* **What this task involves**
Starting at the line that contains "Is the foliage" and ending at the last line of the listing, render those lines as a JSON list of strings with one string per line, leaving out blank lines.
====================
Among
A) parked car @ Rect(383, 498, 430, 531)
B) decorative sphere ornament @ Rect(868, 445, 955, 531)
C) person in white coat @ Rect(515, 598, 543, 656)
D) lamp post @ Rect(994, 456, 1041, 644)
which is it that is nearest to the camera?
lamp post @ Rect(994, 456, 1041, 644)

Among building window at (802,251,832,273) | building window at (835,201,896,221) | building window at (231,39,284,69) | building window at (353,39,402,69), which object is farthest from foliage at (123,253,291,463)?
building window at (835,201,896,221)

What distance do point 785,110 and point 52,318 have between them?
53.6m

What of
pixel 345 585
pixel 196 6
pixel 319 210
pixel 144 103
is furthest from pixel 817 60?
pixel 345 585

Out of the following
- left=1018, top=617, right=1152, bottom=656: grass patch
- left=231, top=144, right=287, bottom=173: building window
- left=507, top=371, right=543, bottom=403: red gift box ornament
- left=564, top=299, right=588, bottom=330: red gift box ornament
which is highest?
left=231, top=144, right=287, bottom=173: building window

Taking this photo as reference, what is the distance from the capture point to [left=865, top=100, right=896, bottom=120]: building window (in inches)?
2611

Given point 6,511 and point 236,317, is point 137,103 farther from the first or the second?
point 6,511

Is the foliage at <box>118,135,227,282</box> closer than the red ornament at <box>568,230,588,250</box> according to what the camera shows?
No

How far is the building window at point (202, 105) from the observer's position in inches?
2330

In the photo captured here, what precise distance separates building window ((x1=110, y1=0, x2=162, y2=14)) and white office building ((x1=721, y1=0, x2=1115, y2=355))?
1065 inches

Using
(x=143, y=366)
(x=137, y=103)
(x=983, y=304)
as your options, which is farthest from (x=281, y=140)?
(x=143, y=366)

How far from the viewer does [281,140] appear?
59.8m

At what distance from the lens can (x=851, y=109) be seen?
====================
* **Exercise output**
[
  "Is the foliage at <box>118,135,227,282</box> closer than the red ornament at <box>568,230,588,250</box> according to what the camera shows?",
  "No",
  "How far is the building window at point (202, 105) from the observer's position in inches?",
  "2330",
  "In the photo captured here, what precise distance separates building window ((x1=110, y1=0, x2=162, y2=14)) and white office building ((x1=721, y1=0, x2=1115, y2=355))?",
  "1065 inches",
  "Using",
  "(x=143, y=366)",
  "(x=137, y=103)",
  "(x=983, y=304)",
  "as your options, which is farthest from (x=281, y=140)?",
  "(x=143, y=366)",
  "How far from the viewer does [281,140] appear?",
  "59.8m",
  "At what distance from the lens can (x=851, y=109) be seen?"
]